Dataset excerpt
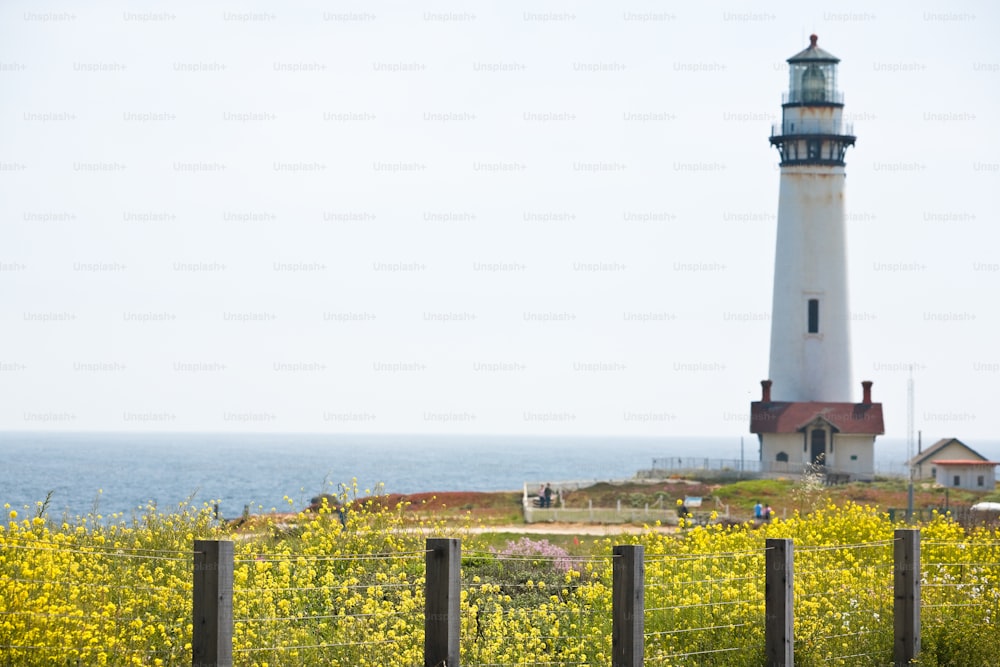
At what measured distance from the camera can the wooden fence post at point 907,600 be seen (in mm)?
13672

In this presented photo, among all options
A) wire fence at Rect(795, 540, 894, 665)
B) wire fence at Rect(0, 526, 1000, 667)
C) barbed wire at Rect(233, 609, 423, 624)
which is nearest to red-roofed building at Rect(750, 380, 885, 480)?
wire fence at Rect(0, 526, 1000, 667)

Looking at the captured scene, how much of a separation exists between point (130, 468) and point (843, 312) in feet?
318

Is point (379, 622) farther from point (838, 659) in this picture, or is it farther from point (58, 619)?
point (838, 659)

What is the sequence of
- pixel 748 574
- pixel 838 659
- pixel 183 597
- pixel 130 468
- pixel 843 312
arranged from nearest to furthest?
1. pixel 183 597
2. pixel 838 659
3. pixel 748 574
4. pixel 843 312
5. pixel 130 468

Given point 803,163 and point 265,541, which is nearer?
point 265,541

DIRECTIONS FOR THIS TASK —
Pull out every row above verbatim, leaving out the pictures.

RESULT FOR THIS TASK —
At what measured distance from the camera can the wooden fence post at point 907,600 be seen (in mm)?
13672

In this presented photo, among all options
A) wire fence at Rect(795, 540, 894, 665)
B) wire fence at Rect(0, 526, 1000, 667)
C) barbed wire at Rect(233, 609, 423, 624)
which is nearest to red-roofed building at Rect(750, 380, 885, 480)?
wire fence at Rect(0, 526, 1000, 667)

Looking at the captured scene, how much of a separation exists between point (130, 468) and point (843, 312) in feet?
318

Is point (379, 622) farther from point (838, 659) in this picture, or is it farther from point (58, 619)?
point (838, 659)

What is the sequence of
- pixel 748 574
- pixel 838 659
- pixel 183 597
- pixel 130 468
- pixel 843 312
arranged from nearest to furthest?
1. pixel 183 597
2. pixel 838 659
3. pixel 748 574
4. pixel 843 312
5. pixel 130 468

Given point 803,163 and point 265,541, which is nearer?
point 265,541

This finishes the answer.